* DOCUMENT TEXT *
* * * * *

Surprisingly, prison friendships and high school romances, the two most purely social networks, were accurately modeled by an almost entirely random process. In contrast, the Internet links and the web of references to Milgram’s research are heavily dominated by network-based associations.
Having devised a model that explains how social networks might evolve differently and then fine-tuning some of that model’s parameters, Rogers and Jackson sought to learn which structures made “better” networks. They outlined some basic assumptions about benefits to be gained from networks and used the model to determine the varying impacts of different structures on a network’s efficiency in offering those benefits to its members.
“Each node gets some benefit from his position in this network—for example, by acquiring information [and] professional contacts,” said Rogers. “If I then give you a new network with more connections, you increase everyone’s links, that benefit increases, everyone is happier.” This relates directly to a key parameter of the model, reflecting the impact of increasing the expected number of links that a new, more gregarious node may form in a more welcoming community. In this respect, the members of the Milgram-citation network, who averaged 5.0 links, enjoyed the most benefit, while the average high school Casanova was relatively out of luck, averaging only 0.83 links.
Rogers and Jackson also identified the benefits associated with the ratio, R, of random versus network-based meetings. “[In] diminishing marginal returns, more links are better, but once you have 100 links, one more doesn’t do you much good,” said Rogers. “If utility has that property, and your network is described by a higher number R, then utility will be higher.” In this sense, the networks of prison friendship and high school romance were far and away the most useful, as their network structures were almost exclusively reliant on random connections.

* * * * *

* TASKS TO COMPLETE *
1. Output verbatim the lines of the records from the line containing "Of pixel 246" through the end of the records.
2. Write the next part of the text on social network models, starting after its final sentence.

* * * * *

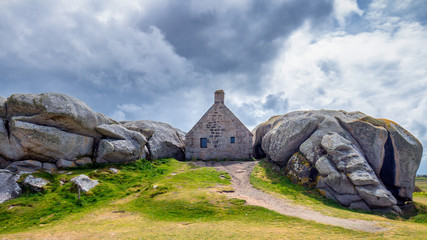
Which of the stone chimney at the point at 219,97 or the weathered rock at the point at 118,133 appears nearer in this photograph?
the weathered rock at the point at 118,133

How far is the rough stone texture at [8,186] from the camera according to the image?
1369cm

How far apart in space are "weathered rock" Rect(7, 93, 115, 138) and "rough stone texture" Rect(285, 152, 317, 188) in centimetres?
1792

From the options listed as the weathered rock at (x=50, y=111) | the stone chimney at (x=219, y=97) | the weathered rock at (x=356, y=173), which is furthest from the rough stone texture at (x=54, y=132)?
the weathered rock at (x=356, y=173)

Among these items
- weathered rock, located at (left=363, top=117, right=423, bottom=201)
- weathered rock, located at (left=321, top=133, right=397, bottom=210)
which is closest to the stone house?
weathered rock, located at (left=321, top=133, right=397, bottom=210)

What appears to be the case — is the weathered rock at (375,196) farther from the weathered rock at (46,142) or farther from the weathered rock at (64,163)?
the weathered rock at (46,142)

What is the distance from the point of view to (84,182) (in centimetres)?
1553

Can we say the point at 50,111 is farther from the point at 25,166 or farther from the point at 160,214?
the point at 160,214

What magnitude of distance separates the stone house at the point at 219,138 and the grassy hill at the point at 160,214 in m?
11.5

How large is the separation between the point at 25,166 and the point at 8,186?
3.75 m

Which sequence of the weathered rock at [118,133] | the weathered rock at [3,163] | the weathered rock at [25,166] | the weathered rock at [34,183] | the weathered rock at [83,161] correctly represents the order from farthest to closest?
the weathered rock at [118,133] < the weathered rock at [83,161] < the weathered rock at [3,163] < the weathered rock at [25,166] < the weathered rock at [34,183]

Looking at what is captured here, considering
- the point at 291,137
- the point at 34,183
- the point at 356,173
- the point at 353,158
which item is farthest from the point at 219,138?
the point at 34,183

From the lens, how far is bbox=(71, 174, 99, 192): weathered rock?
15.0m

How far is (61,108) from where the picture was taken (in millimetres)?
18797

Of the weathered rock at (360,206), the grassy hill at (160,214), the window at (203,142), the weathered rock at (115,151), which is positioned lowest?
the weathered rock at (360,206)
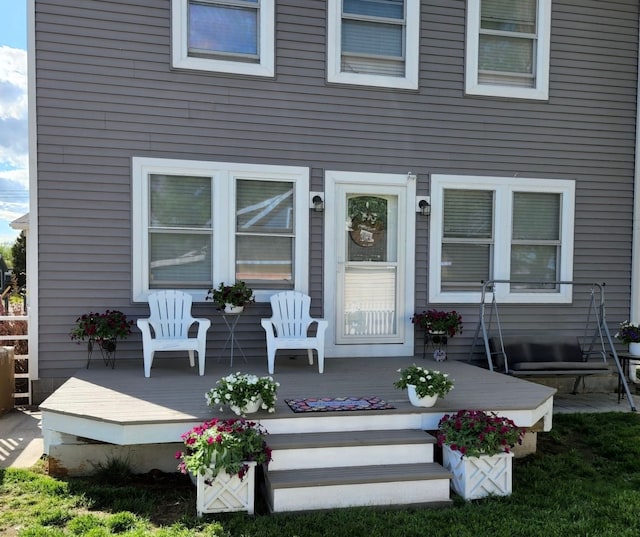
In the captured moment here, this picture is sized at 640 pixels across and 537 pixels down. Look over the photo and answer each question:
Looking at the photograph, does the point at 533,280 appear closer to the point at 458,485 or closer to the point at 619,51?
the point at 619,51

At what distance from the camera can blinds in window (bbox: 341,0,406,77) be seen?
5.50 metres

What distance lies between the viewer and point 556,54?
5.92 meters

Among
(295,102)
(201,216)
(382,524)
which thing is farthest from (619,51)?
(382,524)

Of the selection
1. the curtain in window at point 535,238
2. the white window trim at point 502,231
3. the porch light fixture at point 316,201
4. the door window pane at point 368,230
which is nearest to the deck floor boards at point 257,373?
the white window trim at point 502,231

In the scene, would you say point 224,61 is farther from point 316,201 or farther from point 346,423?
point 346,423

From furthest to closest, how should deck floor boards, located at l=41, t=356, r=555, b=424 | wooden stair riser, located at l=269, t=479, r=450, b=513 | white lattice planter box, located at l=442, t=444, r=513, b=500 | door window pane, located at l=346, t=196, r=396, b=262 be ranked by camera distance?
1. door window pane, located at l=346, t=196, r=396, b=262
2. deck floor boards, located at l=41, t=356, r=555, b=424
3. white lattice planter box, located at l=442, t=444, r=513, b=500
4. wooden stair riser, located at l=269, t=479, r=450, b=513

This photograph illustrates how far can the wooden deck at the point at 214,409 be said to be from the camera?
3.21m

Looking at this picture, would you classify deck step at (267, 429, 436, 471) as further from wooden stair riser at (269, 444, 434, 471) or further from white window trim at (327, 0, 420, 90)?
white window trim at (327, 0, 420, 90)

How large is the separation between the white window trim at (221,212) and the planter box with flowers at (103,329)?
0.35 m

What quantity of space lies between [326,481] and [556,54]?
544 cm

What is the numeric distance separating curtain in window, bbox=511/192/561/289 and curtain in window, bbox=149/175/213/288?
349 cm

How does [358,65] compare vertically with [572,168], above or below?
above

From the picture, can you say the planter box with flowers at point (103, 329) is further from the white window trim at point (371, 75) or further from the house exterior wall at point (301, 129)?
the white window trim at point (371, 75)

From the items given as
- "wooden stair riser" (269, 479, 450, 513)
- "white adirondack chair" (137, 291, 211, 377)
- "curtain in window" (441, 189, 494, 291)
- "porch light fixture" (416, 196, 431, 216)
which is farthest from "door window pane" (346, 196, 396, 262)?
"wooden stair riser" (269, 479, 450, 513)
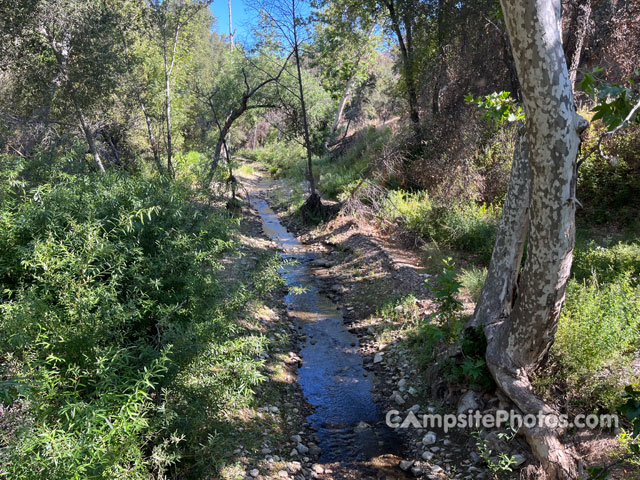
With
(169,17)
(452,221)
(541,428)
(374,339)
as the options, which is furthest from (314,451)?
(169,17)

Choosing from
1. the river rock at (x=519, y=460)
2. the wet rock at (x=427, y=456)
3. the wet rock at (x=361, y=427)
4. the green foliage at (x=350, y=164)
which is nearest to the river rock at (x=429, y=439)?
the wet rock at (x=427, y=456)

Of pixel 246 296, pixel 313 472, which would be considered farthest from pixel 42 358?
pixel 313 472

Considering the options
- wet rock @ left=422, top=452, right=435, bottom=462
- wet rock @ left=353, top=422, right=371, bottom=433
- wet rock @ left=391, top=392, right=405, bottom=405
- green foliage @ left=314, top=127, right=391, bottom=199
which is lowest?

* * * * *

* TASK ANSWERS *
1.
Of pixel 246 296, pixel 313 472, which would be considered farthest from pixel 42 358?
pixel 313 472

Considering the options
- wet rock @ left=422, top=452, right=435, bottom=462
- wet rock @ left=353, top=422, right=371, bottom=433
- wet rock @ left=391, top=392, right=405, bottom=405
- green foliage @ left=314, top=127, right=391, bottom=199
which is lowest?

2.
In summary, Rogers said, “there are other models that combine these ideas, but in slightly different ways, so they either can’t prove some aspects, or it can be proved that they miss pretty badly.”
Looking to the future, he envisioned some possible avenues to explore and apply this work further. “This is one small piece that would be needed to make it useful on a broad scale. But to do that, you need a few things,” he said. “You need an understanding of how the formation process at the individual level translates into network properties. Our work does that. You need to know what motivates people to make connections in certain ways. How do you connect these pieces?”
“For example,” Rogers concluded, “we might want a job market that allows individuals to exchange information in certain ways, so how might that improve the unemployment rate? We might want to create incentives such that when people make decisions in their own best interest, it will feed into a structure that we can show to be most efficient and useful.”
Milgram, Stanley (1967). “The Small World Problem.” Psychology Today, 2(1): 60–67.